**TEXT SEGMENT**
— Start —

Friday, March 12, 2010

The Muddy Waters of the Market

Today the S&P500 made a new all-time high for the move off March '09.  The way this correction has played out is very similar to the one that occurred in July 2009, and we are seeing some similar upside potential now that could very well take the markets 15 - 20% higher than they are right now.



As such we have closed off our small term shorts with a break-even on the Dow trade, and are going to be looking for some short-term long trades with tight stops.

I'm not going to be taking any immediate long position on the market, as it still looks quite over-bought and should pull-back a few percent over the next while.

A secondary re-enforcer of this potential bull-leg is the most recent Investor's Intelligence Survey.


The latest collapse in the bull:bear ratio on the Investor Intelligence Survey was the largest single move since August of 2007.  The rebound has been lethargic compared to the scope of the rally in stocks, indicating that investors are now back to the "worry" phase of the game.

This, along with the technical moves in the broad markets this week, seem to have finally indicated a short-term direction as the battle between bull and bear was extremely even matched with sideways choppiness all week.

This also changes the mid-term outlook for precious metals - if "Reflation" is still in the books and not quite done its work through the system, then the lower price in gold is still some ways off, and we just witnessed a small A-B-C correction in the metal.

As such, it might be a good idea to start making some small and regular purchases of the yellow metal.  The maximum upside we see in gold is an even shorter price-length rally in the metal that takes it to $1300 - $1325 at most.  However, as the price direction is not currently clear, we are not even a fraction as bullish as we were in fall of 2008 on gold, and even less so on silver at this point.  Small regular purchases of physical are your best bet right now, until some clarity can be had.


The funny thing about the human disposition (most likely excluding our daily-oppressed Dark-Age predecessors, mind you) is that it is so prone to optimism and hope, that despair melts away very quickly.  Even in the face of the largest credit bubble in the history of mankind (although, unlike 100 years ago, most people have no clue about aggregate money and how banking works), the most massive debt implosion that has ever been documented, the future implosion of governments they have come to depend on (as a libertarian I find this sad and thank my lucky stars I get to be alive as this happens, for the betterment of mankind), they can be "optimistically worried".

That's the stuff that drives bull markets, unfortunately (for the perma-bears/shorts).  Even laborious ones, with decreasing trend slopes.  To that, however, it looks like this next break up, if it does happen, could be a significant move in terms of time and breadth.  Backbone indicators (actual buying activity versus selling, breadth and strength) have been getting stronger the last few days which tells me that a big move is in the works.

It looks like the odds are favoring the upside right now, however those odds can quickly change - keep your stops tight and look for good, high-probability setups.


AFTERMARKET UPDATE:

Upon review of today's move, and the continued weakness in the momentum the last few days, I decided to scale down my short positions by 50% in the meantime instead of closing them out completely - the market looks primed for at least a several % correction next week and I will follow its movements closely, as well as the type of patterns that play out.

The VIX has not managed to make another low, despite the sideways-up inclination of prices, and I will hold my position at least until the VIX reaches the downtrend line and further review from there.  I will post an updated VIX chart on Monday.  I have also moved my stop up 50 points (to 10,801) on the Dow as there could be an exhaustion spike up long on Monday morning and I don't want to get printed on volatility.

— End —

**SUPPLIED INFORMATION**
— Start —

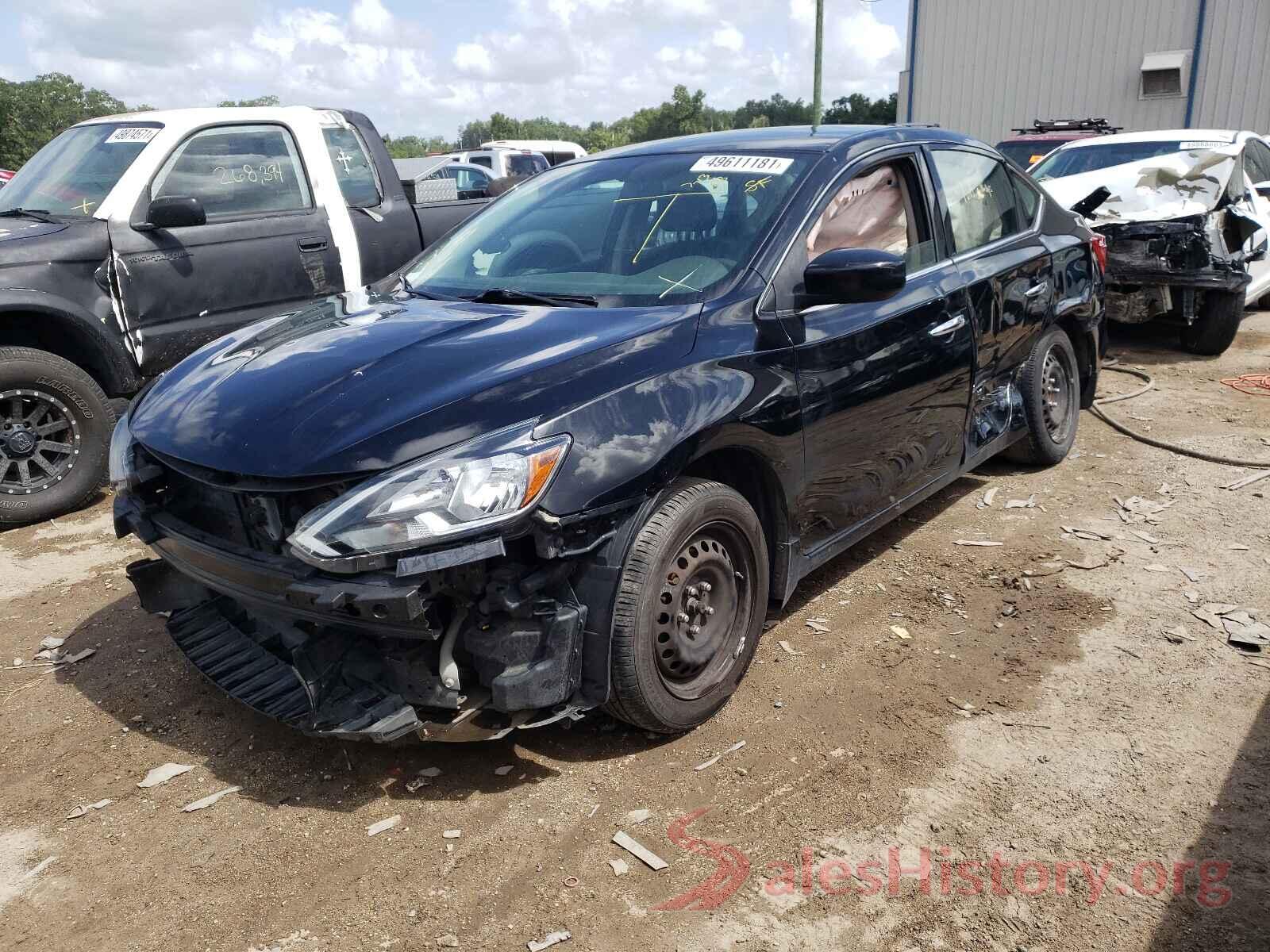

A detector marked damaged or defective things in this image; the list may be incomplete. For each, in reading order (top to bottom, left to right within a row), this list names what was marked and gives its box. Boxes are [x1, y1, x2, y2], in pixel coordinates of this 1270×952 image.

— End —

**WHAT IS ASKED**
**a.** Print the passage of the market commentary starting at "This, along with" and ending at "in the metal.", word for word.
**b.** Answer these questions using the market commentary:
(i) What price range does it give as the maximum upside for gold?
(ii) By what percentage did the author scale down the short positions in the aftermarket update?
(iii) To what level was the stop on the Dow moved?
The listing was taken from a separate source.

**ANSWERS BELOW**
**a.**
This, along with the technical moves in the broad markets this week, seem to have finally indicated a short-term direction as the battle between bull and bear was extremely even matched with sideways choppiness all week.

This also changes the mid-term outlook for precious metals - if "Reflation" is still in the books and not quite done its work through the system, then the lower price in gold is still some ways off, and we just witnessed a small A-B-C correction in the metal.

**b.**
(i) $1300 - $1325
(ii) 50%
(iii) 10,801